- Education: University of Michigan
- Scientific career
- Thesis: The mechanism of lipid bilayer disruption by the human antimicrobial peptide, LL-37 (2003)

= Katherine Henzler-Wildman =

American biochemist

Katherine Anne Henzler-Wildman is the Jean V. Thomas Professor in Biochemistry at the University of Wisconsin–Madison. She was elected a fellow of the American Association for the Advancement of Science in 2024. She is known for her work on how proteins control the movement of molecules across membranes.

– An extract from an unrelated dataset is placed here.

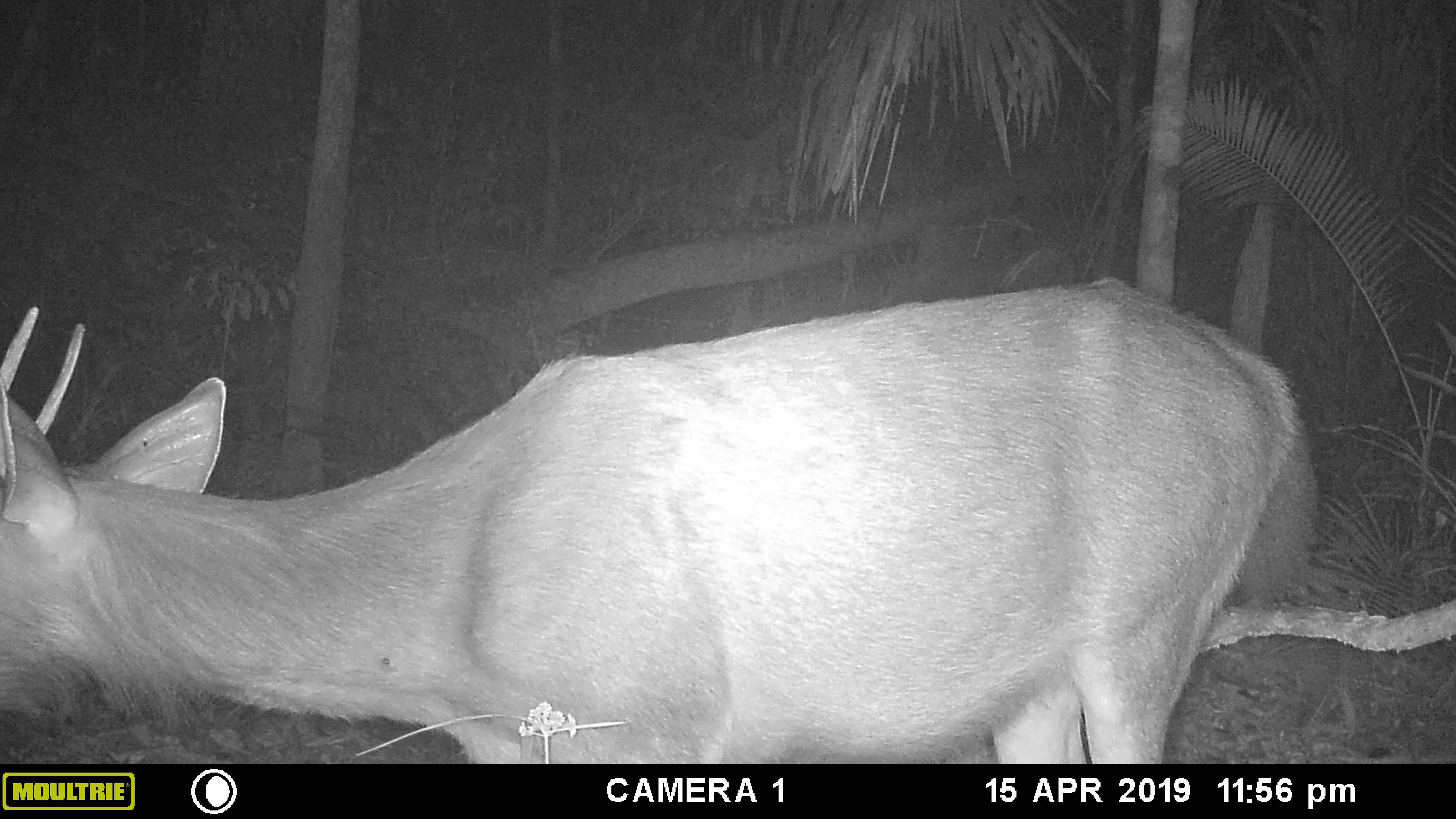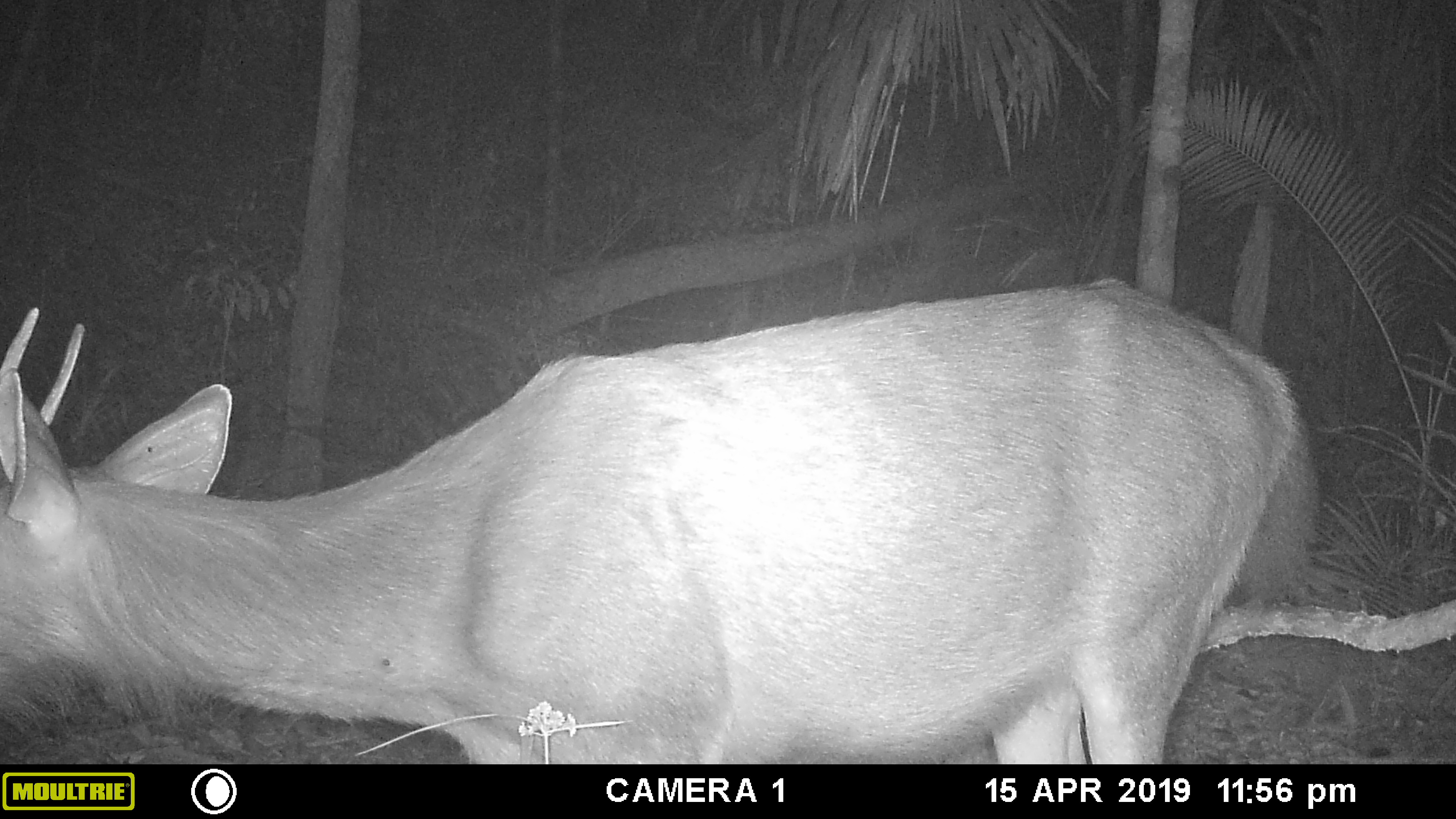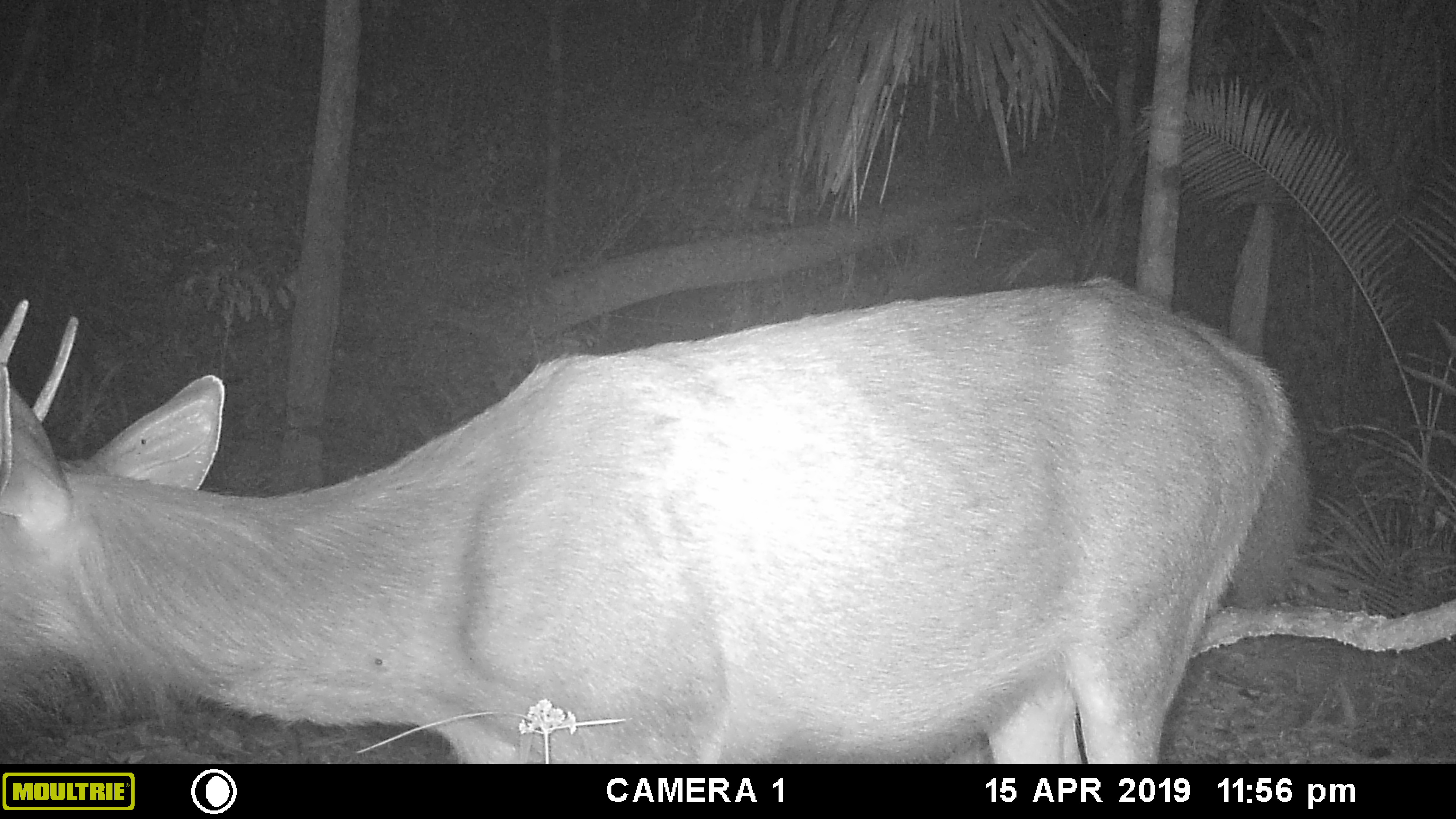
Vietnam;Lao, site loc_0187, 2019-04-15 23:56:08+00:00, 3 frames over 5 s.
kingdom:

== Education and career ==
Henzler-Wildman received a B.A. from Cornell University in 1998. She earned her Ph.D. from the University of Michigan in 2003. She then moved to Brandeis University where she worked with Dorothee Kern as a postdoctoral researcher until 2008 when she joined the faculty at Washington University in St. Louis. In 2015 moved to the University of Madison, and as of 2025 Henzler-Wildman is the Jean V. Thomas Professor in Biochemistry.

== Research ==
Henzler-Wildman's early research determined structural details of lipid membranes and the dynamics of protein folding. She has investigated the protein EmrE and demonstrated how this protein pushes toxic molecules out of microbial cells.

== Selected publications ==
- Henzler-Wildman, Katherine (2007). "Dynamic personalities of proteins"
- Henzler-Wildman, Katherine A. (2007). "A hierarchy of timescales in protein dynamics is linked to enzyme catalysis"
- Henzler Wildman, Katherine A. (2003). "Mechanism of Lipid Bilayer Disruption by the Human Antimicrobial Peptide, LL-37"
- Morrison, Emma A. (2012). "Antiparallel EmrE exports drugs by exchanging between asymmetric structures"
- Lewis, Adam (2021). "Ion-dependent structure, dynamics, and allosteric coupling in a non-selective cation channel"

== Awards and honors ==
Henzler-Wildman was named a Searle Scholars Program in 2010, and received the Margaret Oakley Dayhoff Award from the Biophysical Society in 2013. She was elected a fellow of the American Association for the Advancement of Science in 2024.